Add method to efficiently change the transformation on a single channel

[jacobpwagner]

The title pretty much describes it. If a user wants to alter the transformation on a single channel, the options currently available are:

1. Invert all transformations when pulling cytoset by using inverse.transform flag, changing the single transformation, then re-applying the forward transformation to all channels.
2. Manually pull out the single inverse transform and apply it by
   • Using gh_get_transformations to get the transformations
   • Pulling the cytoset and inverse transforming it using a transformList containing the single inverse
   • Transforming the cytoset with the new transformation
   • Scoping in to flowWorkspace:::set_transformations to set the transformations for the GatingSet so the gate coordinates are appropriately transformed

Option 1 is a little easier for users to put together, but it's significantly less efficient because it requires inverting and re-transforming all channels. Option 2 is more efficient in that it only does the inversion and re-transformation of a single channel, but it is more onerous for users.

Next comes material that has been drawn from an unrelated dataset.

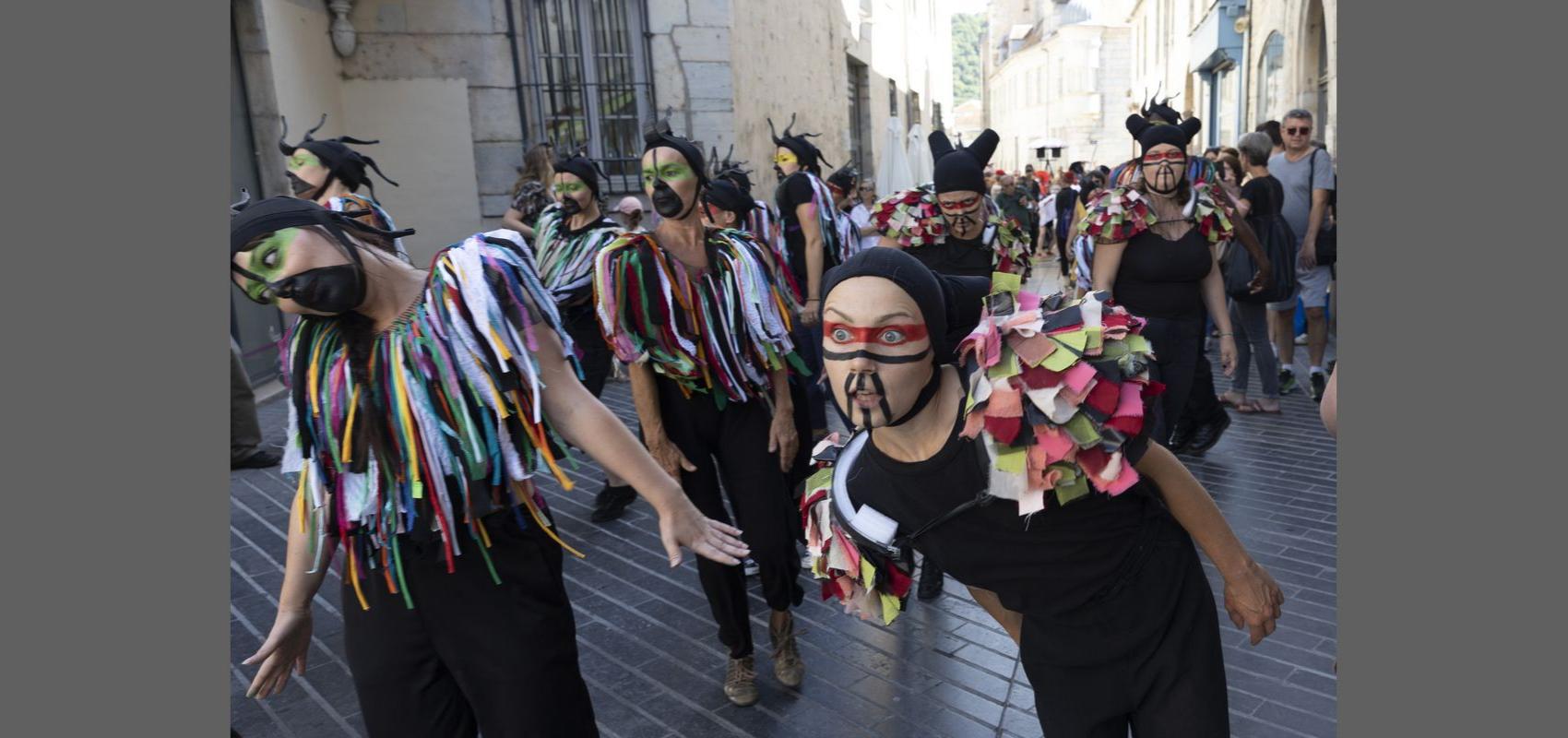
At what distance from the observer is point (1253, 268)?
7629mm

Neither is ideal, and this is likely to be a fairly common operation so we should make it easier and more efficient. This may also be another reason to consider storing the data at the raw scale, as then this just requires changing the transformation object for the channel of interest, which will be applied when it is needed.

[k-motwani]

I think I have a question in a similar vein as the issue here, involving use of gh transformations. My goal is to obtain transformed axis breaks from a gatingset, which can then be piped to ggcyto. If there's a better way of accomplishing this task I'd appreciate any advice!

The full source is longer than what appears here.